Units you must take alongside this one (co-requisite units)

None

Units you may not take alongside this one

None.

School/department Department of History of Art (Historical Studies)
Faculty Faculty of Arts

Unit Information

This unit addresses issues concerning environmental awareness and the representation of landscape from the industrial revolution to the present.

We will look at a range of artwork from Joseph Wright of Derby in the eighteenth century, Camille Pissarro, Turner and Thomas Cole in the nineteenth century and more recently Joseph Beuys, Agnes Denes, Neil Jenney, Hamish Fulton, Ai Weiwei, Richard Long, Andreas Gursky and Anna Mendieta in the twentieth and twenty first century.

We will address the critical significance of how both global warming and industrial waste have been explored in recent creative practices by assessing the work of leading scholars on this subject such as Lucy Lippard, Aaron Gare, Neil Harris, Kate Soper and Rebecca Solnit.

The unit will also address a range of ways that artists’ have engaged with these important debates from a European context to the globalised world we now inhabit.

The aims of the unit are to familiarize students with artistic responses to changes in the landscape that have impacted our understanding of the natural world.

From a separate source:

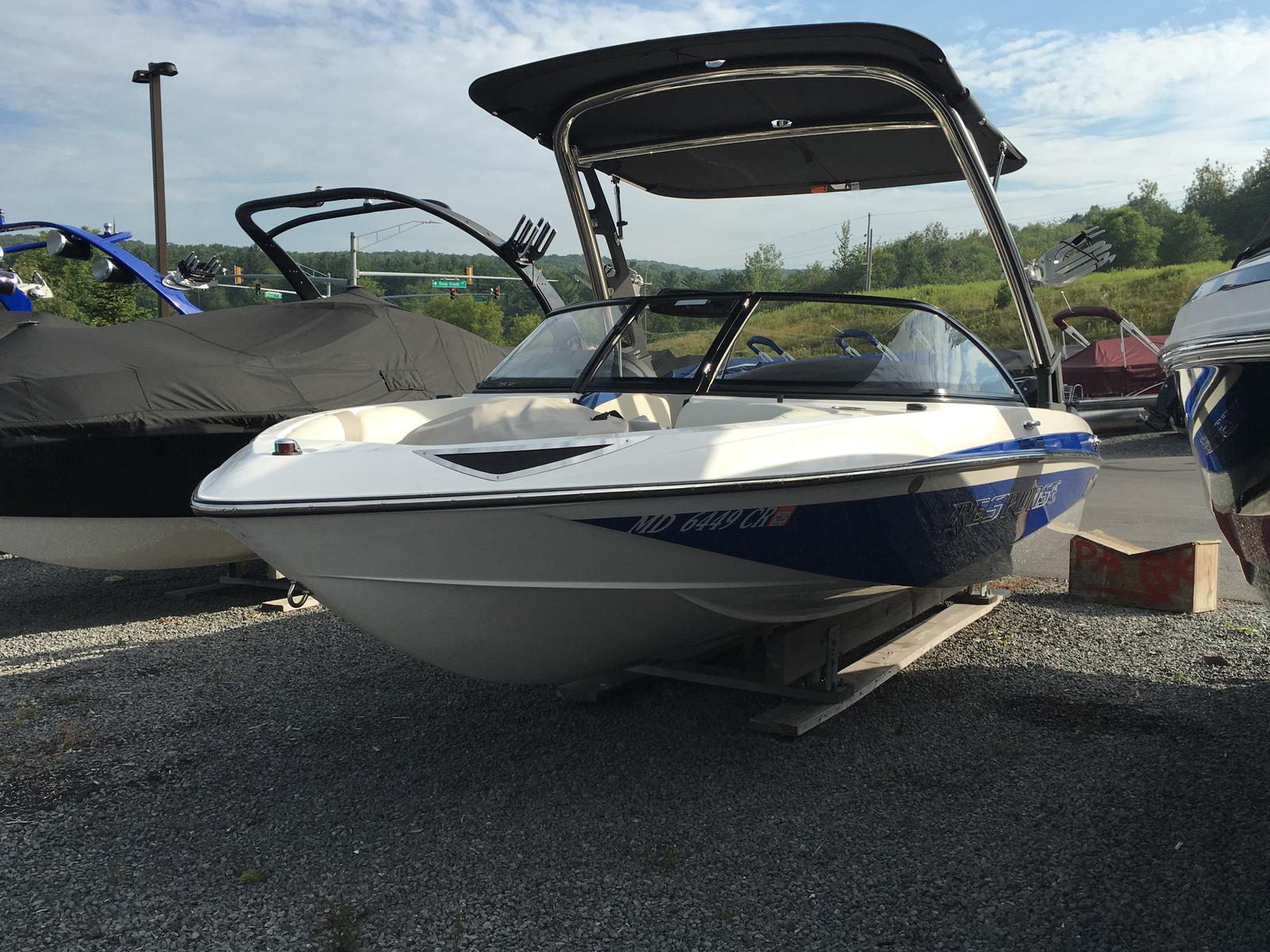 Malibu Boats LLC RESPONSE TXI - CENTER ENGINE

The industrial revolution ushered in a new age and students will have the opportunity to assess creative responses to this paradigm shift.

Your learning on this unit

At the end of this unit students should be able to:

1.Recognise the different environmental issues that effect our representation of the landscape from the industrial revolution to the present.

2.Identify a variety of artists from across the period whose work has been influenced by environmental issues.

3.Analyse the significance of environmental issues for contemporary art practice.

4.Examine how international galleries and foundations have responded to this issue and have supported artists developing projects.

5.Demonstrate a critical understanding of environmental issues and be able to communicate this in writing as appropriate to level M.

How you will learn

1 x 2hr informal lecture and 1 x 1hr seminar per week

How you will be assessed

5000-word essay (100%) [ILOs 1-5]

Resources

If this unit has a Resource List, you will normally find a link to it in the Blackboard area for the unit. Sometimes there will be a separate link for each weekly topic.

If you are unable to access a list through Blackboard, you can also find it via the Resource Lists homepage. Search for the list by the unit name or code (e.g. HARTM0041).

How much time the unit requires
Each credit equates to 10 hours of total student input. For example a 20 credit unit will take you 200 hours of study to complete. Your total learning time is made up of contact time, directed learning tasks, independent learning and assessment activity.

See the Faculty workload statement relating to this unit for more information.

Assessment
The Board of Examiners will consider all cases where students have failed or not completed the assessments required for credit. The Board considers each student's outcomes across all the units which contribute to each year's programme of study. If you have self-certificated your absence from an assessment, you will normally be required to complete it the next time it runs (this is usually in the next assessment period).
The Board of Examiners will take into account any extenuating circumstances and operates within the Regulations and Code of Practice for Taught Programmes.